The Government of Bermuda has announced the country’s readiness to join the Organisation for Economic Co-operation and Development’s (OECD’s) ‘Inclusive Framework’ for international taxation in demonstration of its commitments to transparency, cooperation and high levels of compliance with international standards.
The country’s Minister of Finance, Curtis Dickinson, had earlier responded to the global minimum corporate tax rate that was discussed by G7 leaders, highlighting the importance of cross-border trade to the Bermuda economy.
According to a news report by Reinsurance News, an online medium, Bermuda’s leaders said they “recognised the need to join with other members of the Inclusive Framework to reach this position supported by a significant majority of the membership.
The Minister expatiated: “We fully intend to remain an active participant in the ongoing work of the Inclusive Framework to complete the development of an appropriate plan. We have noted areas of concern at a technical and practical level, which we look forward to working to resolve constructively in the months ahead.
“Financial services remain a crucial area of focus for us, and the private sector, given our role as a global hub in key industries such as insurance/reinsurance. Businesses in this sector aid many of the world’s most vulnerable in adversity, and provide climate risk insurance which will be at the heart of making our planet sustainable.

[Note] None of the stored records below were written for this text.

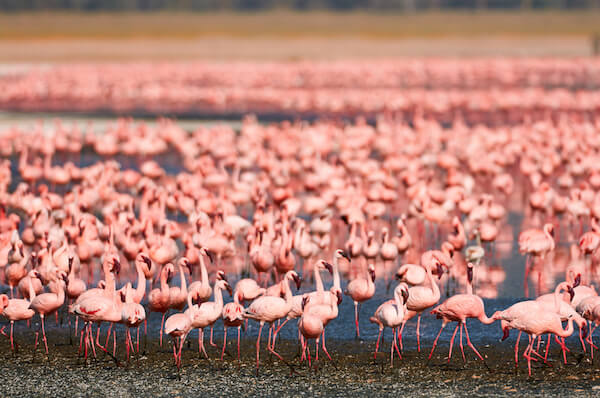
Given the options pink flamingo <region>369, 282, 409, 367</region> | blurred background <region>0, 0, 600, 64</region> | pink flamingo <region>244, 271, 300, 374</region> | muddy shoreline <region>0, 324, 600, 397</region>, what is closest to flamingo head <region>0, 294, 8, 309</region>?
muddy shoreline <region>0, 324, 600, 397</region>

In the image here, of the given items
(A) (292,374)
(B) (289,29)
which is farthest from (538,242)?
(B) (289,29)

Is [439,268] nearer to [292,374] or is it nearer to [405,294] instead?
[405,294]

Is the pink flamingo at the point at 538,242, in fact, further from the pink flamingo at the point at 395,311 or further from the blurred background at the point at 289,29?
the blurred background at the point at 289,29

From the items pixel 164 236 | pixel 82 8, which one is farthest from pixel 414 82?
pixel 82 8

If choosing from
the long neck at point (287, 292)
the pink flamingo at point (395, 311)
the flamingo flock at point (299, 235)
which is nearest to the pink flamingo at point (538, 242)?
the flamingo flock at point (299, 235)

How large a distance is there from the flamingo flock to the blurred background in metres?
49.3

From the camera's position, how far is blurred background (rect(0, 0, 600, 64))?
75562mm

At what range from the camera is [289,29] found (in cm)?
9675

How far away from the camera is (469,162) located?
18953 mm

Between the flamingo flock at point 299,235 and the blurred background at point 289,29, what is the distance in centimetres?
4934

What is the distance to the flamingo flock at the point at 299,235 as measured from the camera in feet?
30.9

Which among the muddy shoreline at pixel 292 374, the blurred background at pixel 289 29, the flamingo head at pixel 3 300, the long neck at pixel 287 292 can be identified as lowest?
the muddy shoreline at pixel 292 374

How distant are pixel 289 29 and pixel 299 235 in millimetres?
86189

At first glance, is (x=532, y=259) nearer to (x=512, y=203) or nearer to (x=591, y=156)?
(x=512, y=203)
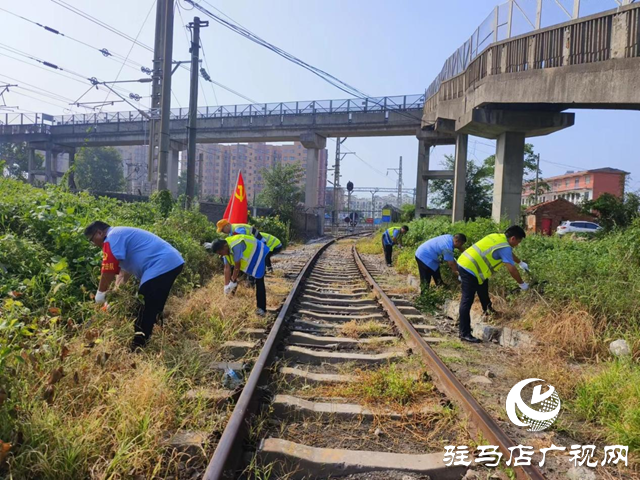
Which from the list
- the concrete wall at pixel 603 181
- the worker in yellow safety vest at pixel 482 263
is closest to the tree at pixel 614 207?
the worker in yellow safety vest at pixel 482 263

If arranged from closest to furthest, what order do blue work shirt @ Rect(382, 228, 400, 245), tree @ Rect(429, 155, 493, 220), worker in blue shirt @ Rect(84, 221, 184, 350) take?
worker in blue shirt @ Rect(84, 221, 184, 350) → blue work shirt @ Rect(382, 228, 400, 245) → tree @ Rect(429, 155, 493, 220)

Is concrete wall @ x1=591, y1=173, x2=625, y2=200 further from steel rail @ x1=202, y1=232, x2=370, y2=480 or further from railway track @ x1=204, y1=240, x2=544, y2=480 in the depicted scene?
steel rail @ x1=202, y1=232, x2=370, y2=480

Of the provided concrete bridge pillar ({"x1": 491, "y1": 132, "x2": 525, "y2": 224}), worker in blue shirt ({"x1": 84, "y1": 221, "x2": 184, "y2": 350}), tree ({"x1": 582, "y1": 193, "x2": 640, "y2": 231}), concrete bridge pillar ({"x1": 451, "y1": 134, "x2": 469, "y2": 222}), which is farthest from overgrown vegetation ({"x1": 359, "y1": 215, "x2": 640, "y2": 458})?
concrete bridge pillar ({"x1": 451, "y1": 134, "x2": 469, "y2": 222})

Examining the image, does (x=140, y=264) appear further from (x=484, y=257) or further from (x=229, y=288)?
(x=484, y=257)

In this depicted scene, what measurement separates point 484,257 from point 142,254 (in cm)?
399

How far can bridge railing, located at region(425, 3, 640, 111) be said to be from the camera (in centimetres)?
775

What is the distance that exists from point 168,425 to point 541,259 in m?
5.46

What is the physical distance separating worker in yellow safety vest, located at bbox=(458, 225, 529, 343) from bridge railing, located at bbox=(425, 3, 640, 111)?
4710 mm

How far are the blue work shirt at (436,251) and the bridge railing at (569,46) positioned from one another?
4487mm

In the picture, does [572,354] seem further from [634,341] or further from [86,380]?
[86,380]

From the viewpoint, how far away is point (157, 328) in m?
4.80

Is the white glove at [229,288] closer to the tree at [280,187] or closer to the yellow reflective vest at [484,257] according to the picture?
the yellow reflective vest at [484,257]

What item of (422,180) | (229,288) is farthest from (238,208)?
(422,180)

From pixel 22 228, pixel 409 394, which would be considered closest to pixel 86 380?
pixel 409 394
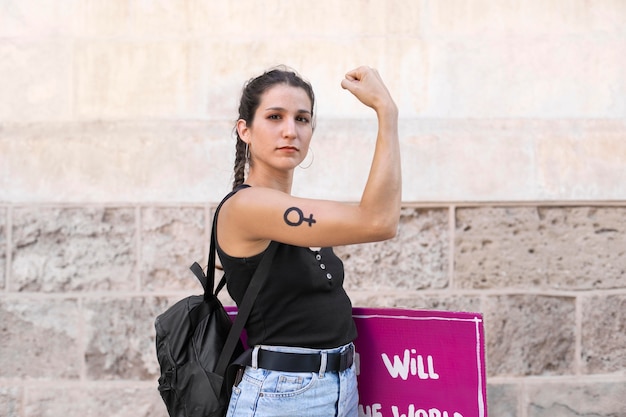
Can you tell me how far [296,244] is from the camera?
180 cm

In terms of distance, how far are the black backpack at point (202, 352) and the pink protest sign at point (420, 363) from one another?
48cm

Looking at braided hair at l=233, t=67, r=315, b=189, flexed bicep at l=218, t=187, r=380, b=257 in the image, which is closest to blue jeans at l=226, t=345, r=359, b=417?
flexed bicep at l=218, t=187, r=380, b=257

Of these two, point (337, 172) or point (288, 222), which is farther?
point (337, 172)

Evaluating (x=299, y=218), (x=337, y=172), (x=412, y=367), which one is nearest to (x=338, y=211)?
(x=299, y=218)

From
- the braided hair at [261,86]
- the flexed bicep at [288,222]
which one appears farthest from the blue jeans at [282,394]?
the braided hair at [261,86]

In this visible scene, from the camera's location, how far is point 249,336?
6.39 ft

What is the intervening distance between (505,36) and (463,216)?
37.9 inches

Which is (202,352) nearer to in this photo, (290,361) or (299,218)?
(290,361)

“In relation to the former, Bermuda re/insurers have paid out more than a quarter of a trillion dollars over the past twenty years in claims arising from both natural and manmade disasters in the US and EU alone. We remain committed to working collaboratively with partners in the public and private sector to maximise benefits which can be achieved as a result of this initiative”, Dickinson added.
A recent poll by Reinsurance News found that 57% of industry participants felt the introduction of a global minimum corporate tax rate would negatively impact the insurance and reinsurance landscape.
With much of the world’s re/insurance activity channelled through offshore financial centres, it is thought that such a concept could be seismic in its effect for hubs such as Bermuda and the Cayman Islands, which has also responded to the recent tax plans.